I hear you on wishing you could feel better, that you could enjoy the kind of sex you want to enjoy, that you could have a similar outlook to the one your friends are expressing. When anxiety is this strong, wishing it away usually doesn't work. usually, when anxiety is as intense as you're describing, one needs help to manage it. So, my suggestion would actually be to take a step back from making birth control decisions and make getting a handle on this anxiety a priority. What do you think of going to talk to your doctor, explaining how pervasive and long-lasting the anxiety has been, and talking with them about whether they think anti-anxiety medication is an option.

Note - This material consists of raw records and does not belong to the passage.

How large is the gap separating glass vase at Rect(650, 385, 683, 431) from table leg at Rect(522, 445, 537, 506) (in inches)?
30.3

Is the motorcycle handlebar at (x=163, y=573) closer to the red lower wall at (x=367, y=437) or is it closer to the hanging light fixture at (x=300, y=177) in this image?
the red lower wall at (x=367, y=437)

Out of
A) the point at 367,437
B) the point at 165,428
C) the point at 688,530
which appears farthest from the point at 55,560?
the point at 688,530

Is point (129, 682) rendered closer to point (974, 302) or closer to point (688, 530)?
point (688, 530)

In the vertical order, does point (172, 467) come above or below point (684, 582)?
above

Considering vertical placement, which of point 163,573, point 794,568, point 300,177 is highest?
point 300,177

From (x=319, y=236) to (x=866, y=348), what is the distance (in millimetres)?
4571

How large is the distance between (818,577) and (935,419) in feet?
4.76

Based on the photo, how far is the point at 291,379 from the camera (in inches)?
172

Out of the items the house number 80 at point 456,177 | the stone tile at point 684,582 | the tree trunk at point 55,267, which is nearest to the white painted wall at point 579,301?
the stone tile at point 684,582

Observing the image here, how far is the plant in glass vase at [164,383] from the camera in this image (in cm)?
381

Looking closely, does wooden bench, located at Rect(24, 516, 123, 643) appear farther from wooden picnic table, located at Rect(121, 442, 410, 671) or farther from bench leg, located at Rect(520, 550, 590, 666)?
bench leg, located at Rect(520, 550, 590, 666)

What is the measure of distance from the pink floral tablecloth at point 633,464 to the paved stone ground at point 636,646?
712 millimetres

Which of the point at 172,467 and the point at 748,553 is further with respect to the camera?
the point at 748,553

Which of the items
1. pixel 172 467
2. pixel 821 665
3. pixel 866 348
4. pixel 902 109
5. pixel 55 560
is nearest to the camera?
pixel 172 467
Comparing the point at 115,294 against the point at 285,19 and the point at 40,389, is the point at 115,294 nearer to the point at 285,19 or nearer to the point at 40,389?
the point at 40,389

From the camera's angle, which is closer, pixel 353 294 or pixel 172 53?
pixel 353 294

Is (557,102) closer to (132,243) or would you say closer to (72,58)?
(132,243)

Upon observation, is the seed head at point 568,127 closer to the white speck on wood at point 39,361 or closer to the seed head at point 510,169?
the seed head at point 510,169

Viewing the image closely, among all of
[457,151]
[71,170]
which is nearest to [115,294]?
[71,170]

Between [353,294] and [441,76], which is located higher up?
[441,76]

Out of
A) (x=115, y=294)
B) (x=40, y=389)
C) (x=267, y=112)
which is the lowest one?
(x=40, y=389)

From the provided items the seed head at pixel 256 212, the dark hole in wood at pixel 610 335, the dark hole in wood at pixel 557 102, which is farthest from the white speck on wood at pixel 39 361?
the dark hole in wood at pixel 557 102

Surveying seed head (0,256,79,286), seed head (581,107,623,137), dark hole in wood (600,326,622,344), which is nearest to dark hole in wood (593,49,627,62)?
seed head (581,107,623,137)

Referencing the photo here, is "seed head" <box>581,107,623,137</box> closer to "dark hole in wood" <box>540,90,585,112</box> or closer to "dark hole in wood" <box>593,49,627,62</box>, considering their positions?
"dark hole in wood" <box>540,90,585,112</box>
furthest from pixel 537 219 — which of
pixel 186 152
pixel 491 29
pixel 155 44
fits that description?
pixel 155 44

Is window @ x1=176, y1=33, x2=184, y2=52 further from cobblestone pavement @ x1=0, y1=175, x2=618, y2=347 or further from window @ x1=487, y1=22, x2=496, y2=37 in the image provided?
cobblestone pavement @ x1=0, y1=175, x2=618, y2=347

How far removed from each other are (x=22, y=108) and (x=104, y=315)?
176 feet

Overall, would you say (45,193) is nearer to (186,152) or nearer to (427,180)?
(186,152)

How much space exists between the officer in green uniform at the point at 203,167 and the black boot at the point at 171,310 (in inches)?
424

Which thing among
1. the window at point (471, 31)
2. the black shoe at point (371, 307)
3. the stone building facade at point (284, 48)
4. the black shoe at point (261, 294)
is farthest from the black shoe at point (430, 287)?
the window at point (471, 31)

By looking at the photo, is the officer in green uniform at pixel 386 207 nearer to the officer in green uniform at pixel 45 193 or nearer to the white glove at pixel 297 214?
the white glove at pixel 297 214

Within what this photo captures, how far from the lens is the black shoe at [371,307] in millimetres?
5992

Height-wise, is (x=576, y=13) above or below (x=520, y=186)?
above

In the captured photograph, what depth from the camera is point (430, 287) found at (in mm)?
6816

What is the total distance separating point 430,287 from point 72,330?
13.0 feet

I also seem to recall that you were in therapy for a while. Did the therapist give you anti-anxiety strategies to try? Did you and this therapist also discuss this difficulty with trust? That seems lie a really big thing for you, one that it might be worth taking a look at with a skilled therapist if you haven't done so already. [ 01-20-2014, 11:27 AM: Message edited by: Robin Lee ]
Member # 95850
posted 01-20-2014 11:41 AM
Thank you for the nice response. I'm having a really hard time with it this week. Do you think I would have to go into the doctor to see if that would be an option? Also, yes I did see a therapist for about a year and when she left the office I stopped going. We talked about my pregnancy anxiety, my depression, not being able to talk to my mom, and I actually have a type of disorder that I pull out my eyelashes and eyebrows when I get anxious or nervous (which happens a lot with my anxiety with pregnancy). I didn't talk to her about actual sex. It was more that I get worried about oral or manuel when I think precum could transfer to hands to vagina even though I'm taking the pill and have never missed one. I make it my number one priority to take daily. Anyways, she tried to teach me how to manage my worries and that it could never happen, but I stopped listenimg and talking about that after she said a couple wrong facts about the pill and pregnancy to try to help me. I asked my mom a couple times to go back to a therapist and that I really liked it, but she said it was expensive, so I'd have to talk to her about what I want to go back for and if I actually need it. I know I need it, but I don't know if I can tell her why.
Member # 3
posted 01-20-2014 11:52 AM
Well, a therapist/counselor is often not also a sex educator or contraception expert. That said, even your concerns about things like being one of the smallest percent of people for whom methods that suppress ovulation don't work suggest, to me, that clearly anxiety is still driving a lot of this car way more than reason, you know?
So, sounds to me like not just getting this help, but sticking with it, is something to figure out how to make a priority.